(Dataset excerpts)
• • •

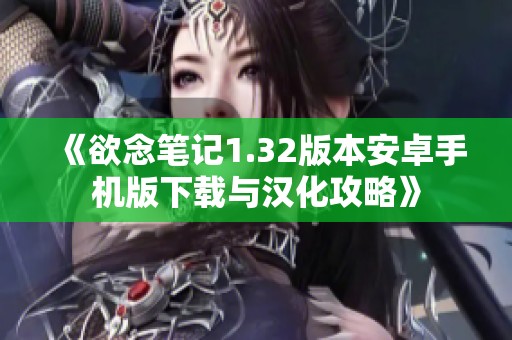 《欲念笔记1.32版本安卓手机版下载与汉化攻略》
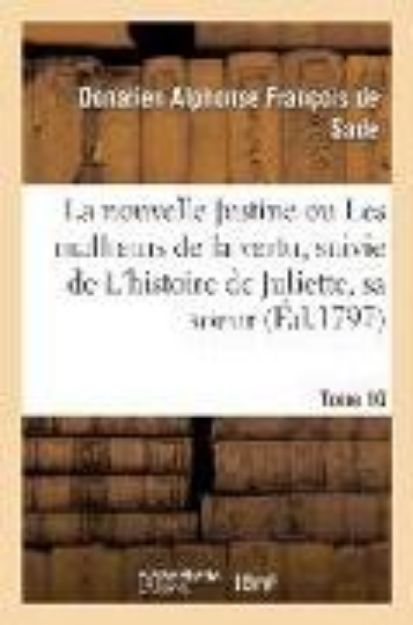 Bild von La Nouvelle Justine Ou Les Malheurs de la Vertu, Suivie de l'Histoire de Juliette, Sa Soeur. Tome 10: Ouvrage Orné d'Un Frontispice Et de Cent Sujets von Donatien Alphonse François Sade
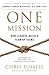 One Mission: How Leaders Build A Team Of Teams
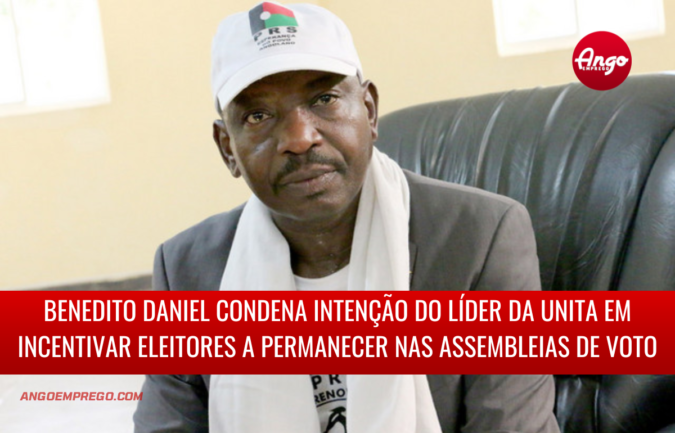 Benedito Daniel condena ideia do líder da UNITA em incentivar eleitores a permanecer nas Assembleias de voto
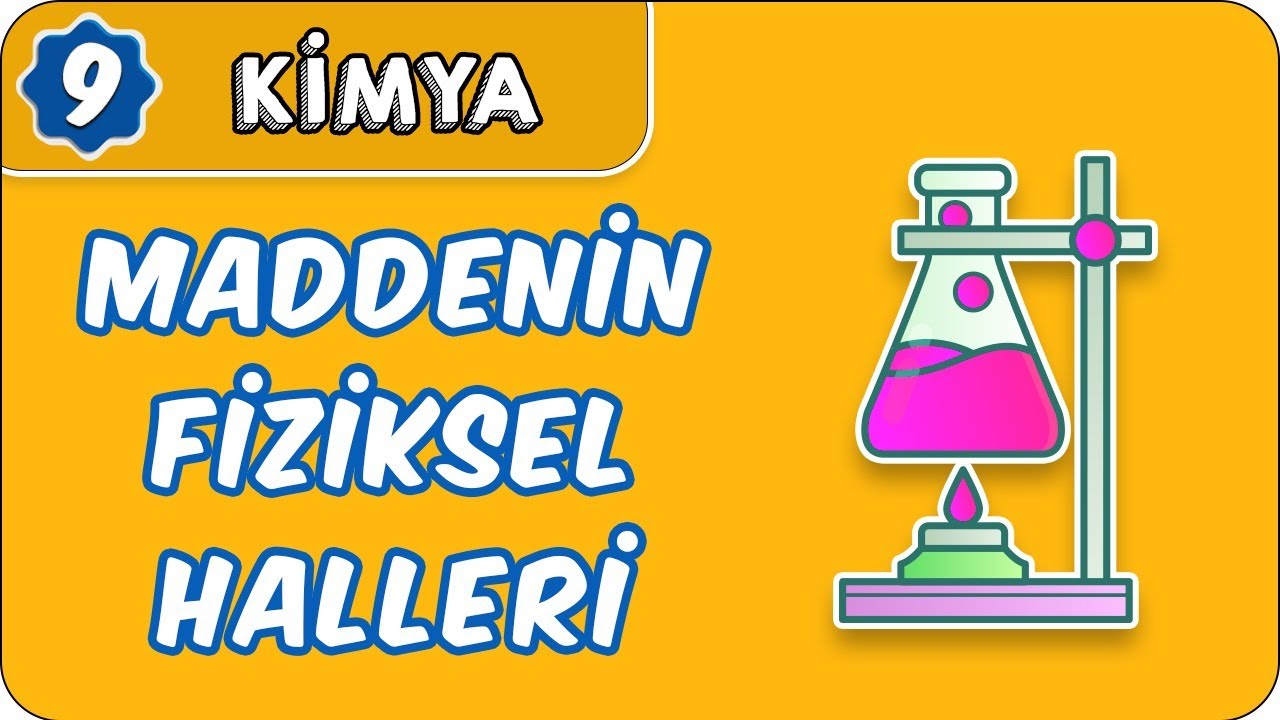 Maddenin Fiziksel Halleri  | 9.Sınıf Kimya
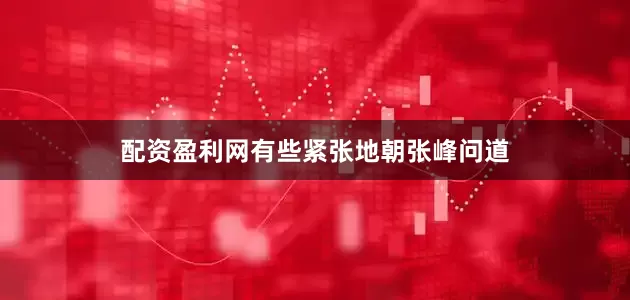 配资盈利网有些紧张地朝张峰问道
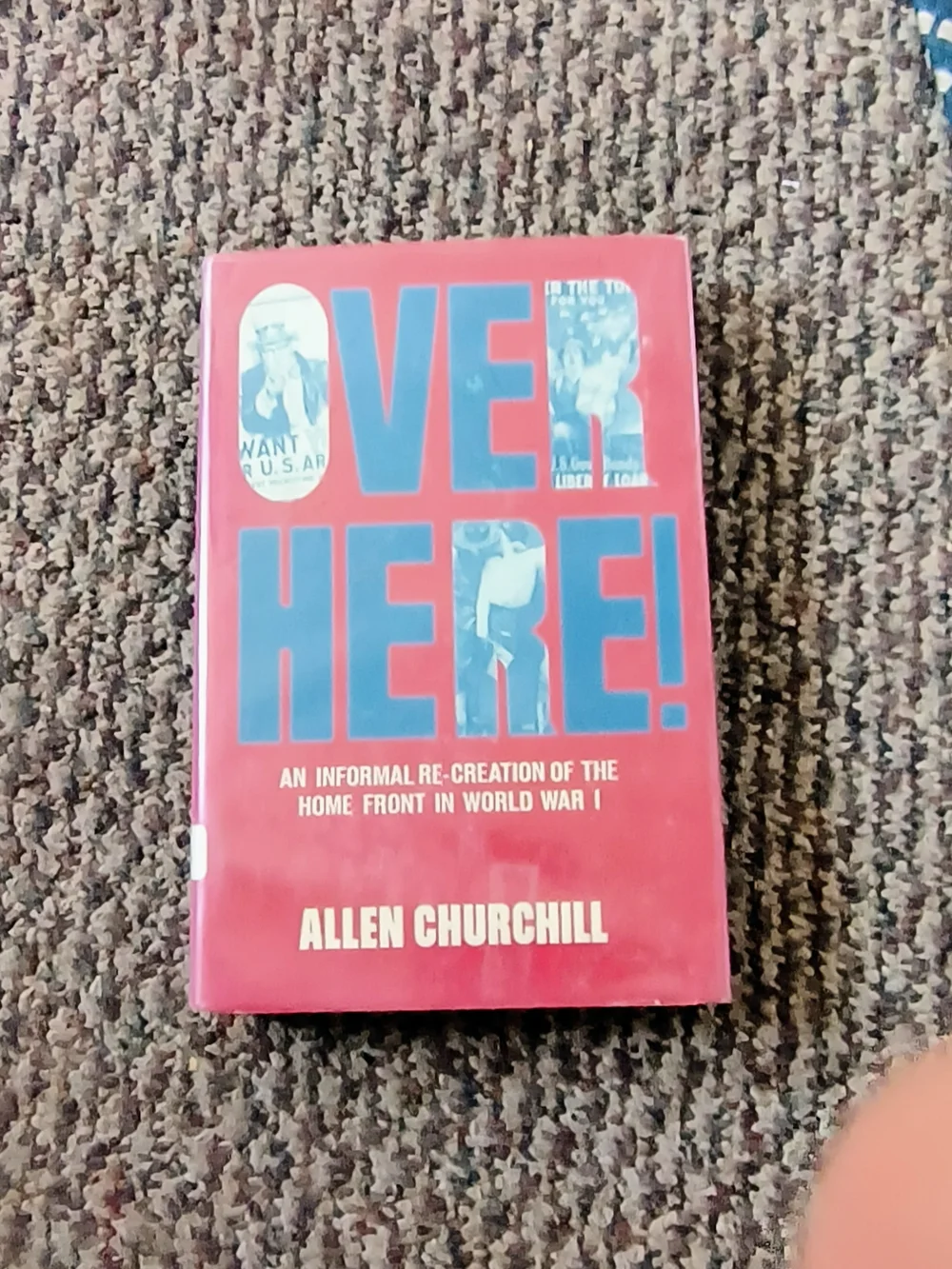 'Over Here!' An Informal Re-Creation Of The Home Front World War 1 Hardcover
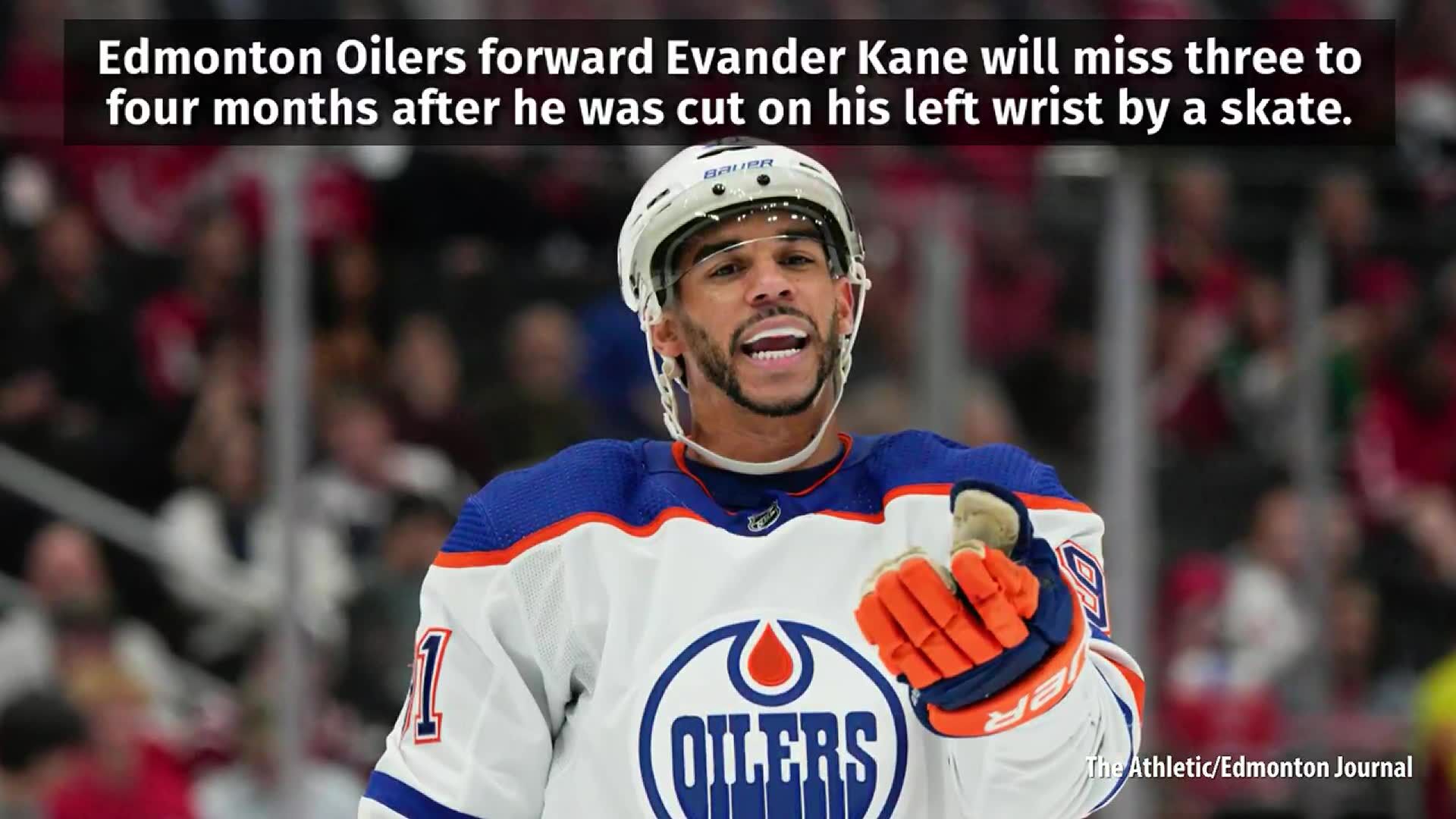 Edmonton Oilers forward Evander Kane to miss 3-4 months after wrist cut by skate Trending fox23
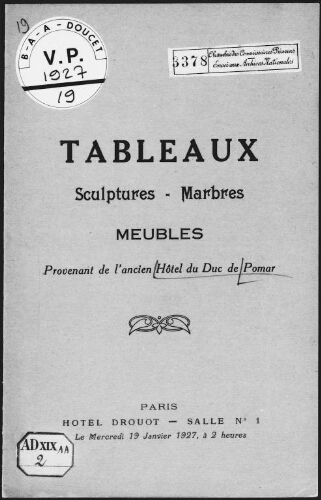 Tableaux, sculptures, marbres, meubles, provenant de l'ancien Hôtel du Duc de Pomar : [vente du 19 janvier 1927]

• • •

| Assigned task |
Extract only the lines from the one that contains "War 1 Hardcover" through the end of the records, inclusive, and omit every picture.

| Answer box |
 'Over Here!' An Informal Re-Creation Of The Home Front World War 1 Hardcover
 Edmonton Oilers forward Evander Kane to miss 3-4 months after wrist cut by skate Trending fox23
 Tableaux, sculptures, marbres, meubles, provenant de l'ancien Hôtel du Duc de Pomar : [vente du 19 janvier 1927]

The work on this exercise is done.